Sunday, 5 February 2017

Jim's column 4.2.2017


City suffered another bad defeat at Northampton last weekend in a game marred by several pitch invasions and flares on the pitch causing the game to be held up several times. City's chances of a result were not helped by a red card for Jordan Willis in the 19th minute – a somewhat harsh decision but one which was upheld by the FA. Jordan is the fifth City player to receive his marching orders this season, following Dion Kelly-Evans, Jordan Turnbull, Ben Stevenson & Lewis Page. In those five games City went on to win two (West Ham & Chesterfield) and lose three (Bradford, MK Dons & Northampton). The club record of seven red cards in a season is now under threat. That record was set in 2001-02, City's first season out of the top flight for 34 years when the following players 'saw red':

Lee Hughes v Bradford City (a)
Youssef Safri v Gillingham (a)
David Thompson v Millwall (a)
Marc Edworthy v WBA (a)
Lee Hughes v Grimsby (a)
David Thompson v Wolves (a)
Jay Bothroyd v Crystal Palace (a)

All seven were away from Highfield Road and City ended up wining three of them (Gillingham, Grimsby & Palace) with Hughes & Bothroyd both scoring before receiving the red card, and losing the other four. City finished nine points shy of the top six that season & whilst it's all hypothetical if those four games had been won, City would have been in the play-offs!

The following season that number was equalled when the following received their marching orders:-

Calum Davenport v Brighton (a)
Youssef Safri v Crystal Palace (h)
Craig Hignett v Burnley (a)
Dean Gordon v Sheff United (a)
Gary Caldwell v Nottm. Forest (a)
Youssef Chippo v Watford (h)
Gary McSheffrey v Wimbledon (h)

Another unwelcome stat from last Saturday was the third hat-trick of the season by an opposition player. Cobblers' Keshi Anderson followed Bristol Rovers' Billy Bodin and Cambridge's Luke Berry in scoring a hat-trick against the Sky Blues. That is the first time City have conceded three hat-tricks in a season since 1995-96 when Alan Shearer (Blackburn), Gary McAllister (Leeds) and Savo Milosevic (Aston Villa) netted three apiece. The worst season for conceding hat-tricks was in 1925-26 when five opposing players did it. It was City's only season in Division Three North and Fenner (Wigan Borough), Jepson (Accrington), Keetley (Doncaster), Cookson (Chesterfield) and McDonald (Bradford PA) all scored three.

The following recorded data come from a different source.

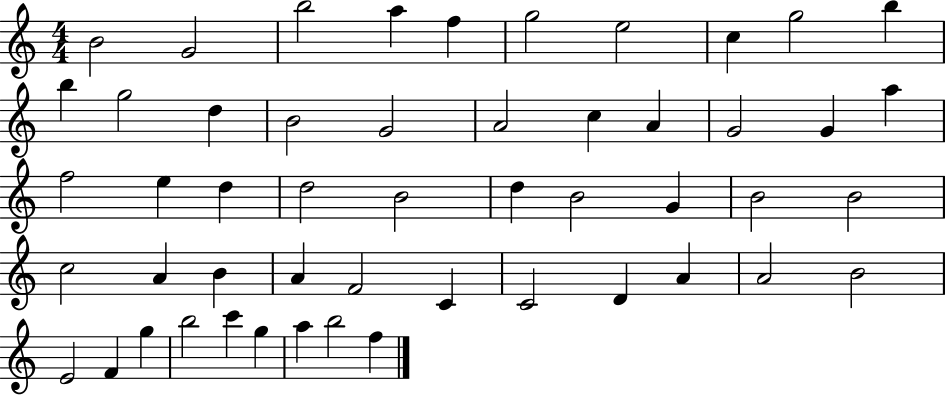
X:1
T:Untitled
M:4/4
L:1/4
K:C
B2 G2 b2 a f g2 e2 c g2 b b g2 d B2 G2 A2 c A G2 G a f2 e d d2 B2 d B2 G B2 B2 c2 A B A F2 C C2 D A A2 B2 E2 F g b2 c' g a b2 f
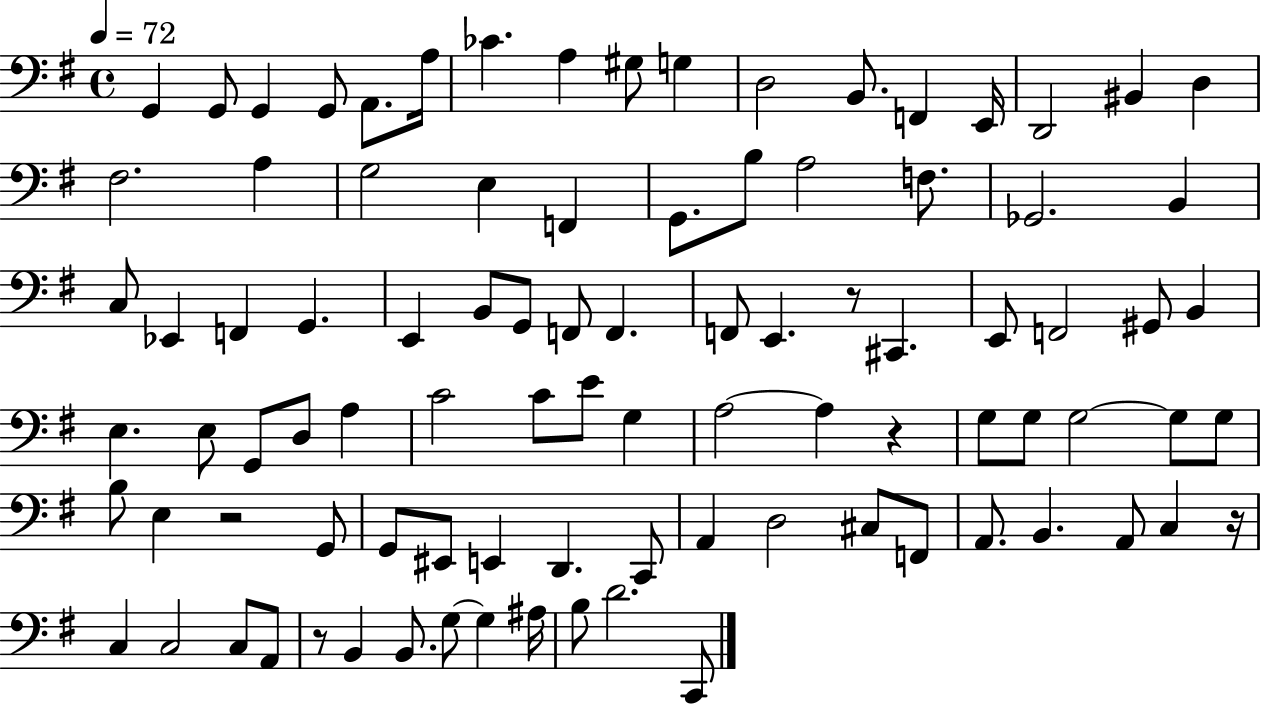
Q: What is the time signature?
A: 4/4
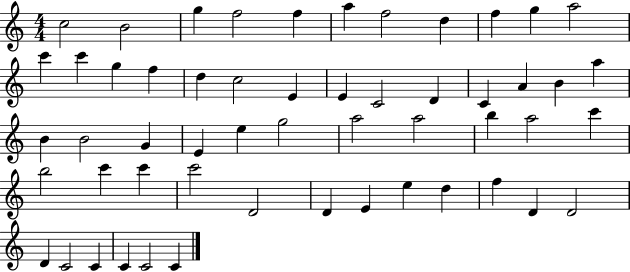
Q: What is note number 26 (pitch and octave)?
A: B4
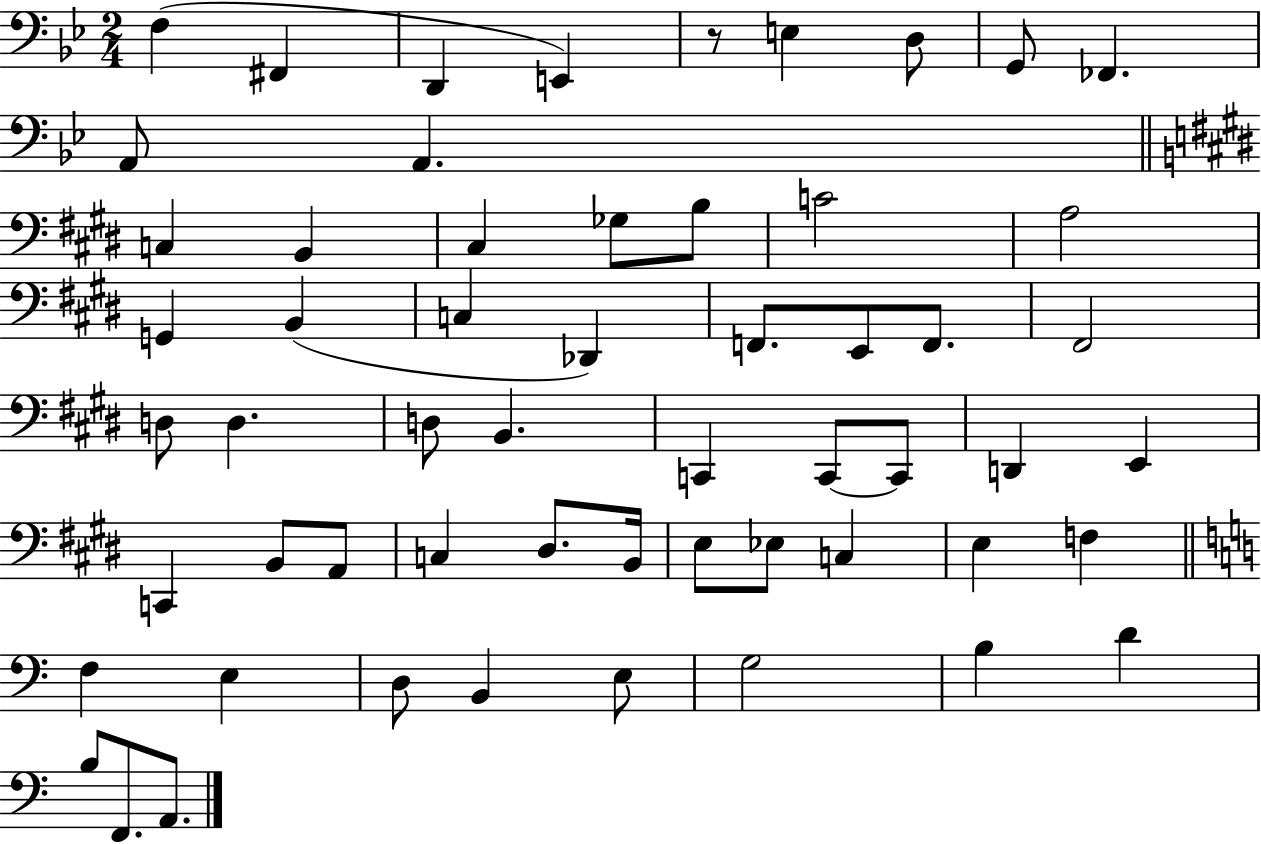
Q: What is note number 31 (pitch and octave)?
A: C2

Last week I wrote about Joe Elliott's first ever City game - a friendly against Preston North End in 1956 – and it prompted Rod Dean to write about his memories of the game.

Last week's piece on the Preston 1956 game was massive nostalgia for me. My father had purchased a brand new Ford Popular in 1954 for £390 (he paid in cash utilising my school satchel) - a basic black car with no heater, no indicators (my father added those himself). It was an exciting time for our family and we took trips down to the Cotswolds and travelled to my first City away match at Northampton in the Autumn of 1955 (attendance 20,000 - a bit larger than last Saturday).
 We stood on the 'famous duck boards' that were used in the football season and then removed for the cricket season (Northampton's ground was shared with the county cricket team). The only problem was that my father had yet to pass his driving test! He did eventually pass at his third try - a different world in those days when a lot of drivers had never taken tests!

The one thing I remember about the Preston game is the absolute run around Finney  gave the 'Ageing' Charlie Timmins - Charlie had been a real 'servant' to the club since the 1940's, was a real favourite with the fans but was coming to the end of the road. Such changes were rare in those days but as you said ' Raynor switched Charlie with Frank Austin at half time' - I can remember my father saying after the match as we walked to the car ' Frank did a real good job and kept Finney quiet' It's over 60 years ago but it only seems like yesterday - some matches you remember like it was yesterday others are a total blank! Yes Frank had a good day!
                                                           Tom Finney in action

I had been to Wembley the previous season to see England beat Scotland 7-2 but Finney had not been selected so it was my first and last view of this 'English Titan' - he and Stanley Matthews were the scourge  of Scottish Football  in the 40's and 50's.